Il giorno precedente a quello in cui dovea andar nella Signoria il partito per l'acquisto di Lucca, Marco, al quale erasi significato come i Priori, e gli altri che reggevan la terra, l'avrebbero inteso prima della deliberazione, stavasi solo in una sua camera, ed avea appena finito di scegliere tra un fascio di carte i varii trattati corsi fino a quel dì fra i procuratori della Repubblica e lui: quando entrò un donzello, annunziandogli l'arrivo di un corriere di Lombardia, il quale era passato da Lucca. - Venga tosto, - disse Marco, credendo che fosse uno dei soliti corrieri speditigli da Lodrisio ogni settimana.

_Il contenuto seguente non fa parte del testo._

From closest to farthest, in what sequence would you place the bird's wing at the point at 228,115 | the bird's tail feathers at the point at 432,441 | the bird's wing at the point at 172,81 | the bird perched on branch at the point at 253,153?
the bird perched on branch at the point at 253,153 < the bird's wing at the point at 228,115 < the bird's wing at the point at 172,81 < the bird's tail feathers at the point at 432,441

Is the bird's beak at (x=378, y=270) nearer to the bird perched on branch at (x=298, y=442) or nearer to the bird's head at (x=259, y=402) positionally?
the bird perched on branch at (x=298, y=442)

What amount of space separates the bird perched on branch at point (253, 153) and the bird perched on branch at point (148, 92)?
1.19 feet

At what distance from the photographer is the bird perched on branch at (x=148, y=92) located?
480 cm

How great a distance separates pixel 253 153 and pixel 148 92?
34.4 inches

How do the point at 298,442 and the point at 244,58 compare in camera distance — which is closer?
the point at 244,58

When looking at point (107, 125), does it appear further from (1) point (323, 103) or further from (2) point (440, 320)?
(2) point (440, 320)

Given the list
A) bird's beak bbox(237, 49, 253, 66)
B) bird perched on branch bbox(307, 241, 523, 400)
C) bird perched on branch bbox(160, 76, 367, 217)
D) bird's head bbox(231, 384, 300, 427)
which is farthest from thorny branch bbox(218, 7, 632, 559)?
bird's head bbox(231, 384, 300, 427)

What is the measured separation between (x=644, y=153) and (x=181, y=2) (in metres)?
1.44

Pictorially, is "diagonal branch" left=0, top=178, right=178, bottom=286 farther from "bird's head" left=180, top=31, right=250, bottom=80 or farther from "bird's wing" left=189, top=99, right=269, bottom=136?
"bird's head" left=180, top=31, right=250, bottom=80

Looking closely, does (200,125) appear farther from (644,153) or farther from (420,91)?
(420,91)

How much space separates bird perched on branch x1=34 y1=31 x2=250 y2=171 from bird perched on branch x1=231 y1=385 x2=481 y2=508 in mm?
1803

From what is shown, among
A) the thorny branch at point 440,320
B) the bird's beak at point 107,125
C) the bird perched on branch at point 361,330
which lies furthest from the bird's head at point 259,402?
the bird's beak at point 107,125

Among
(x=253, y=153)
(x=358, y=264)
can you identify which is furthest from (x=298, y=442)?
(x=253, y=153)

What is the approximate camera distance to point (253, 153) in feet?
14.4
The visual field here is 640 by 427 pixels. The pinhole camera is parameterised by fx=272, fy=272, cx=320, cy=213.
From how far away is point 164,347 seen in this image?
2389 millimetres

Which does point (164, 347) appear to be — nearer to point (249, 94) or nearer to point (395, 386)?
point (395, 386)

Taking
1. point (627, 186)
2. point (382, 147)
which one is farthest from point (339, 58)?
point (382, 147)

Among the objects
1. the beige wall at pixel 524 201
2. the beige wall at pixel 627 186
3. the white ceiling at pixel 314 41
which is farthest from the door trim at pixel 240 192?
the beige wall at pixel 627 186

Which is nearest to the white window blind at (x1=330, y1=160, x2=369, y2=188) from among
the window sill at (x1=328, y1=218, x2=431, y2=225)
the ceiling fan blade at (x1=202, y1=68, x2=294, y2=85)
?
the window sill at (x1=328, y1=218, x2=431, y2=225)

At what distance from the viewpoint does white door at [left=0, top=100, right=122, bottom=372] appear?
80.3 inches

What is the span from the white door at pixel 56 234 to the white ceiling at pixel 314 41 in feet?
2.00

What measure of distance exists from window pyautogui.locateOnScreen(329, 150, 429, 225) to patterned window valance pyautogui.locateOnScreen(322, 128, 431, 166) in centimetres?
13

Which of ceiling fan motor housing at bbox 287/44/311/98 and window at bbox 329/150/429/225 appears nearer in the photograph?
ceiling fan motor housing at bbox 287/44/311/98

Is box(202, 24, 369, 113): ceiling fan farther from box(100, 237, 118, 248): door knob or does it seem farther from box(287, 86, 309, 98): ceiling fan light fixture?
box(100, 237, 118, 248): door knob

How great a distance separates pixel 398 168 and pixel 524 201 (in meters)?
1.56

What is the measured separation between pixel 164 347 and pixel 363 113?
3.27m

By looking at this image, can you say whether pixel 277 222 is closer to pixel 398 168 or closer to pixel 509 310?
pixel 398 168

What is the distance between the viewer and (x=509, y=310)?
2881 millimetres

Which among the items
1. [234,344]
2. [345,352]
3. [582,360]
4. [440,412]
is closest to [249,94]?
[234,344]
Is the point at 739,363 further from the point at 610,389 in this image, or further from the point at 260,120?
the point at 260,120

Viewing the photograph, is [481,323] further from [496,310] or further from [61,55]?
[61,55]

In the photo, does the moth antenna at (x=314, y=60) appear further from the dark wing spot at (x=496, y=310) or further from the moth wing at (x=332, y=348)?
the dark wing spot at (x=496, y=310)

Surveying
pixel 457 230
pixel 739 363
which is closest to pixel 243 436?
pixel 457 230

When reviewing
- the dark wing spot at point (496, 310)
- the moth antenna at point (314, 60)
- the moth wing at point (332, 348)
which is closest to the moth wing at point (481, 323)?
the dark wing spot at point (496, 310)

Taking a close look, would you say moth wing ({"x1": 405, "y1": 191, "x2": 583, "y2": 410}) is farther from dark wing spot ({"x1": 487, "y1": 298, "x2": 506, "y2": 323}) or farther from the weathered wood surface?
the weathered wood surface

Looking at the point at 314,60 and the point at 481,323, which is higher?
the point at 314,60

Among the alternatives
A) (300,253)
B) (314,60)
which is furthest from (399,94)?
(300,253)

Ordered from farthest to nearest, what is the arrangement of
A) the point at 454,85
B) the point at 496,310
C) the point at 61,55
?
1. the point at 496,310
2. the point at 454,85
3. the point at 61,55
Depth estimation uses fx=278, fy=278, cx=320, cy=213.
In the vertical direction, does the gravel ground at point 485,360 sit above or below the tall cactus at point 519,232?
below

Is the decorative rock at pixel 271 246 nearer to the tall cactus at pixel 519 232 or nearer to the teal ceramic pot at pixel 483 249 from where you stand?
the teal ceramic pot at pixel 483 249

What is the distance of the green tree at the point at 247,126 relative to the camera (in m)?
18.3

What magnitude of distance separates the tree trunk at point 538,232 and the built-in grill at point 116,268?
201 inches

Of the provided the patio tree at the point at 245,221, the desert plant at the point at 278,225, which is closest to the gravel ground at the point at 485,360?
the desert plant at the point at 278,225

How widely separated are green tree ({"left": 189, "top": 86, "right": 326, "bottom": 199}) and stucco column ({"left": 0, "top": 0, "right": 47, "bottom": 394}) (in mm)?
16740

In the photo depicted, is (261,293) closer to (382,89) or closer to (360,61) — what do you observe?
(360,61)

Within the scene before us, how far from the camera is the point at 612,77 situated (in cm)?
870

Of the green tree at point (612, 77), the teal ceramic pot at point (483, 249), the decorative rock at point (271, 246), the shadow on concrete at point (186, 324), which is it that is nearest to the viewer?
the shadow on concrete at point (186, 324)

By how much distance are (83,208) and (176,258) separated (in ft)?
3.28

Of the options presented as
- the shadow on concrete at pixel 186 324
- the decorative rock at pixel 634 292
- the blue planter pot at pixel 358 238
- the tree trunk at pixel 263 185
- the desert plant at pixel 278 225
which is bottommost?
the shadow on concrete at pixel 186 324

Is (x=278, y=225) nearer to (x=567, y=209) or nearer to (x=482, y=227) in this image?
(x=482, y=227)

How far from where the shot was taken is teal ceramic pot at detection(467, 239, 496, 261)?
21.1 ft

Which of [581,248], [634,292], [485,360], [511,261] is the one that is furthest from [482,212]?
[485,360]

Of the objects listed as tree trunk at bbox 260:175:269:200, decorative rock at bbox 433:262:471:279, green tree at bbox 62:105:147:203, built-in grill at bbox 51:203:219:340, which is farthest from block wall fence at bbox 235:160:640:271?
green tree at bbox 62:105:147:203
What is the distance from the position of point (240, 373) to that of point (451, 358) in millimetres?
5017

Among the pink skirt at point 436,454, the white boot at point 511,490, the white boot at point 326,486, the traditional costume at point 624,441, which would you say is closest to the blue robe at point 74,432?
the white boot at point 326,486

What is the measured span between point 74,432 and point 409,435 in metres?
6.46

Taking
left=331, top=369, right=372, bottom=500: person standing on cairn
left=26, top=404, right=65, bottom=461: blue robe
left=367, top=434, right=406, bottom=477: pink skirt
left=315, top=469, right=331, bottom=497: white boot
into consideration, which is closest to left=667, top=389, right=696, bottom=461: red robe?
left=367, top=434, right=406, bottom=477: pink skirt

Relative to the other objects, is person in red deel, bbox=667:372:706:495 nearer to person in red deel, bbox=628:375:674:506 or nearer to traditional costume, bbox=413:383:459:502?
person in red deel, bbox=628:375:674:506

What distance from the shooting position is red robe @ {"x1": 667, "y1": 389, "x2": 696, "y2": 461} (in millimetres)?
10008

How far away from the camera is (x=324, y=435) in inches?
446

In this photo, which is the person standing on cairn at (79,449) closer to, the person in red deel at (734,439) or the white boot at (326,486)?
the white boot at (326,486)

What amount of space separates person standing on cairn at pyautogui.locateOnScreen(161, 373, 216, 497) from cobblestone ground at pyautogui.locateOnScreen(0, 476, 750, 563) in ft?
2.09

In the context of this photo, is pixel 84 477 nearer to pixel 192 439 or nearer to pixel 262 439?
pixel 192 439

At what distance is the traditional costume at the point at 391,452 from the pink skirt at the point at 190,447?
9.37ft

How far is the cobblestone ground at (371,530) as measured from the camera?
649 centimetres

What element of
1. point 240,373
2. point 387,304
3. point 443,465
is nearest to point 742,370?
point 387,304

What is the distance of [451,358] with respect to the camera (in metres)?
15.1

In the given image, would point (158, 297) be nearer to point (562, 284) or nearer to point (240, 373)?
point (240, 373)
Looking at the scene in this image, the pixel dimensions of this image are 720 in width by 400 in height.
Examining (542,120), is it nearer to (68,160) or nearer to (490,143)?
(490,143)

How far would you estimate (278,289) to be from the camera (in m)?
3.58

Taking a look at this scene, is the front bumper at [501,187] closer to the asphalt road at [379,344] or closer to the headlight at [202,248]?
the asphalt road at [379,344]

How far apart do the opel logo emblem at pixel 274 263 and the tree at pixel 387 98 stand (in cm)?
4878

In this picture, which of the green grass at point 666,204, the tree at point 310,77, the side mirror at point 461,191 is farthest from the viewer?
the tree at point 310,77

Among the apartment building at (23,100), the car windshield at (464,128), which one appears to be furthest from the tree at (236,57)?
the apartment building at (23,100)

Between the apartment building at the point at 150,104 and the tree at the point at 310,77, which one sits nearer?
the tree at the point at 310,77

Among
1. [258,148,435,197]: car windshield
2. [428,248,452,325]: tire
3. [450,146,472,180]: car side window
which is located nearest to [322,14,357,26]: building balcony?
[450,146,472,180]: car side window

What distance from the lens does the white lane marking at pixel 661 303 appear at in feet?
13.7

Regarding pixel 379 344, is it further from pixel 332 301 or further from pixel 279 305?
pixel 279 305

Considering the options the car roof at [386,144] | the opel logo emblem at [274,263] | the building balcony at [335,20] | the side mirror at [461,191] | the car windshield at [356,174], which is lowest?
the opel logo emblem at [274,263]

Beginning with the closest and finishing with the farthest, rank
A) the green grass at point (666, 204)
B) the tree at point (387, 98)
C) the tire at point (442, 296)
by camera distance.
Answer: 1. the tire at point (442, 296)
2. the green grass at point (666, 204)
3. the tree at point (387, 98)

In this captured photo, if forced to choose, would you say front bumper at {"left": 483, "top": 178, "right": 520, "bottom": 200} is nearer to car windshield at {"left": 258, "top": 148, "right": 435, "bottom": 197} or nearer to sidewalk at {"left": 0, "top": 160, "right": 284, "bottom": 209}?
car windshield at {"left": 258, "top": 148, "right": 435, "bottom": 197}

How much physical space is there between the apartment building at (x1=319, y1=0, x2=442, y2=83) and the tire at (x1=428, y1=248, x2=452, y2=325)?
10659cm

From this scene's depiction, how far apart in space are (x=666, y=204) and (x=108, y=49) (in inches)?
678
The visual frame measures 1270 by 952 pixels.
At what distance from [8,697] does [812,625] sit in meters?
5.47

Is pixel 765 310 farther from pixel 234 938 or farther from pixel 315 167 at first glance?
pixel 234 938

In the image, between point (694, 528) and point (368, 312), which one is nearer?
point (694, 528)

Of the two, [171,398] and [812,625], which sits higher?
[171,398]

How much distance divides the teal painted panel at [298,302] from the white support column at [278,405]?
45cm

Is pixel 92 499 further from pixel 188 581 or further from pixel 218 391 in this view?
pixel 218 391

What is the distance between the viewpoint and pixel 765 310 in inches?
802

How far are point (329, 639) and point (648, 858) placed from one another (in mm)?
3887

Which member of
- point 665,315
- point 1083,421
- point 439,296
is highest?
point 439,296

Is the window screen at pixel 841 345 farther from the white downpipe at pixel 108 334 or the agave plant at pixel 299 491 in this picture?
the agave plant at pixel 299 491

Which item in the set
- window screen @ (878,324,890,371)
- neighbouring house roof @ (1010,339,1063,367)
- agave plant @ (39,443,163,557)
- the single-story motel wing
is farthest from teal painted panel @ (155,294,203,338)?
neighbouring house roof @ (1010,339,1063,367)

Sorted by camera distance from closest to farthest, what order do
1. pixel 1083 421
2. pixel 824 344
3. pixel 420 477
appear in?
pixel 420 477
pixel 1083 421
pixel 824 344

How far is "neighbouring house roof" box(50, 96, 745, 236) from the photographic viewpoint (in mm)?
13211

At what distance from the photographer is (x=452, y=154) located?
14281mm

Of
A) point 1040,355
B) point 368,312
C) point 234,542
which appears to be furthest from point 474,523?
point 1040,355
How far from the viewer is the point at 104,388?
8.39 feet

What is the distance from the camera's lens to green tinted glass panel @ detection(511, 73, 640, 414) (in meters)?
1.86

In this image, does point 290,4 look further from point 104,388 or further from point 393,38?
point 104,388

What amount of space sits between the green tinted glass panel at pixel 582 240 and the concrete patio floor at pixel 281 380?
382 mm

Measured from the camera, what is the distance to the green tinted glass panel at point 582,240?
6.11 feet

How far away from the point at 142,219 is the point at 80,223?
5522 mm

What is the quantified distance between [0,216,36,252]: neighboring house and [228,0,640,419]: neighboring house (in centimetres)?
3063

Il chiamato entrò: era Lupo, il quale stordito, fuor di sè per la gioia, per la maraviglia del trovarsi al cospetto di quell'uomo, non potendo formar parola, si cavò di seno la lettera d'Ermelinda, e gliela porse. Il Visconte la posò sopra un tavolino senza neppur volger l'occhio sulla soprascritta, e domandò all'arrivato:
- Dunque vieni da Lucca?
- Da Lucca, - rispose questi con voce mal ferma pel forte martellargli del cuore; ripigliando poi un po' di fiato: - e l'ho lasciata tutta sottosopra.
- A quest'ora ell'è più quieta d'un convento, - riprese Marco, il quale avea già ricevute tre o quattro staffette che lo ragguagliavano del principio, del progresso e della fine dì quella rivolta così fatta.
- A te però non fu fatto nessun sopruso, spero?
- Oh! no, niente, - rispose il giovane incorato dall'aria di bontà con che gli venìa fatta quella domanda. - E se alcuno... già, per natura, stranezze non uso patirne; e adesso poi che era spacciato a Marco, voleva un po' star a vedere chi avesse avuto tanta faccia da farmi il più leggiero smacco!